The gates opened with a metallic sigh. I stared out the car window, the Vale Estate glowing gold in the late afternoon sun—untouched. Too untouched. “It looks exactly the same,” I murmured.
“Of course it does,” Mother said beside me, her voice a hush. “We made sure of it.”
The butler greeted me at the steps, bowing just a little too perfectly. “Welcome home, Miss Vale.”
I nodded, even as my fingers curled tightly around the strap of my bag. The hall smelled of lavender and floor polish. Every portrait was dustless. Every vase, filled with white lilies.
“You always loved fresh flowers,” Mother whispered.
Did I?
We walked deeper into the house. My heels clicked in rhythm with my pulse.
“It’s all just as you left it,” she said again.
But… why didn’t it feel like mine?
I paused in the doorway, fingers tightening around the edge of the frame. My room looked like it had been pulled from a catalog—immaculate, curated… staged.
“She kept everything as it was,” the maid said gently behind me. “Down to the curtain folds.”
I didn’t answer. I stepped inside.
My hand glided across the surface of my old dresser. No dust, no smudge. Just the sterile chill of untouched wood.
“You even still have your favorite earrings.”
I turned. Mother stood by the vanity, pointing delicately at the small velvet cloth.
A single sapphire stud glinted under the lamplight.
“I never lost one,” I said.
She smiled. “Well, there it is.”
“No, I mean… I never wore them.”
A beat. Her smile didn’t falter, but her eyes did.
I picked up the earring. Cold. Heavy.
My voice barely escaped my lips. “Who put this here?”
No one answered.
I spotted it the moment I opened the drawer—frosted glass, gold-trimmed cap, the tiny ribbon tied around its neck. The perfume. My favorite. Supposedly.
“Oh,” I murmured, lifting it slowly.
Mother’s voice floated from behind me, casual and sweet. “You used to never leave the house without that.”
I twisted the cap open.
A sharp burst of jasmine and citrus hit my nose, and I staggered back like I’d been struck. My stomach lurched. The scent clung to the inside of my throat like poison.
“God…” I choked, covering my mouth.
Mother rushed forward. “Are you alright?”
I held the bottle out like it had betrayed me. “Why does it smell like that?”
“You always wore that,” she insisted, her smile tight. “It’s you.”
“No,” I whispered, breath shaking. “I used to love this.

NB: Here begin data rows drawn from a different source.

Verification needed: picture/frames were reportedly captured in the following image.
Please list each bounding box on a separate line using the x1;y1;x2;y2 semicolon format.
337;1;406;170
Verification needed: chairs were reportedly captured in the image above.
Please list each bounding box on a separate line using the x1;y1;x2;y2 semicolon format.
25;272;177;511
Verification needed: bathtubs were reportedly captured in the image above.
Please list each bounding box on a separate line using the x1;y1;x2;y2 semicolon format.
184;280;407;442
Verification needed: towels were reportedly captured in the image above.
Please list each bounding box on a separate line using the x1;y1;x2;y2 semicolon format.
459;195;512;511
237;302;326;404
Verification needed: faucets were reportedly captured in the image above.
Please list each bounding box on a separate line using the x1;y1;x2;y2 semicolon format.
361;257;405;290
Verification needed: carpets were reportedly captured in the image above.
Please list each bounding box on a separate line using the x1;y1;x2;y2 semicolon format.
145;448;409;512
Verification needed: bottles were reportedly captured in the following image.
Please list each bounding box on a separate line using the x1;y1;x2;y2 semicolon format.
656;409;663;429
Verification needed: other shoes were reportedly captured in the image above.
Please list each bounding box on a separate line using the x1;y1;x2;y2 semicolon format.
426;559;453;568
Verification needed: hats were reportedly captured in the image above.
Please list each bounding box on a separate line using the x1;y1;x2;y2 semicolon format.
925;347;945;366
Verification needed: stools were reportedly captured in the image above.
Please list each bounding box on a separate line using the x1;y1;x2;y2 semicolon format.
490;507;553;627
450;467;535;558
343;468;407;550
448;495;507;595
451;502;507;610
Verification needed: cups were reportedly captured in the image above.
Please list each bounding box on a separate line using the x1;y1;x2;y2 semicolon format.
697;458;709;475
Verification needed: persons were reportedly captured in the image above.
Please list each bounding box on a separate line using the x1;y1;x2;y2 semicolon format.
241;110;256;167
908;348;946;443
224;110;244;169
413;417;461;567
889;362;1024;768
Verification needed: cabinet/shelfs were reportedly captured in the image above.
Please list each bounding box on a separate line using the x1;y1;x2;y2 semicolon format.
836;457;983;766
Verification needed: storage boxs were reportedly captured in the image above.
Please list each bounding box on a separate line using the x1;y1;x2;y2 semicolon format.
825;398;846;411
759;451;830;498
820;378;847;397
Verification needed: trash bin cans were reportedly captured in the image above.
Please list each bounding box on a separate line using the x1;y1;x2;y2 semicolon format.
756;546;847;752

It used to calm me.”
She tilted her head. “Then maybe it’s your body reacting. Everything’s just… different now.”
I stared down at the bottle in my hand. The liquid shimmered in the light.
Same label. Same design.
But nothing about it felt mine.
“I don’t think this was ever me,” I said.
She didn’t respond.
“Ludo?”
I stepped into the garden where he used to wait for me every afternoon. His ears perked. For a moment, I thought he recognized me.
But the moment shattered fast.
He growled low, a sound that came from his chest—not confusion, but warning.
“Hey… Ludo, it’s me.” I knelt, palm open, smile trembling. “Come here, boy.”
He backed away, teeth bared.
The fur along his spine lifted, tail stiff and rigid.
“Ludo, stop,” I said, voice cracking. “It’s me. I’m home.”
His growl deepened. Then—sharp, unrelenting barks.
The kitchen door slammed open behind me.
“Ludo!” my mother shouted. “Get inside, now!”
He didn’t budge.
“Since the coma,” she muttered, stepping beside me, “he’s been… strange.”
I swallowed hard, eyes fixed on the dog who used to sleep on my feet.
“Strange?” I echoed. “Or scared?”
She flinched. “He just needs time.”
Ludo stayed frozen at the edge of the garden, gaze locked to mine like I was a ghost.
A stranger.
He barked once more, sharp and final, before running off.
My hand dropped to my lap.
“Maybe,” I murmured, “it’s not me he’s afraid of. Maybe it’s who he saw before I got back.”
I stood in front of my closet and slowly opened it.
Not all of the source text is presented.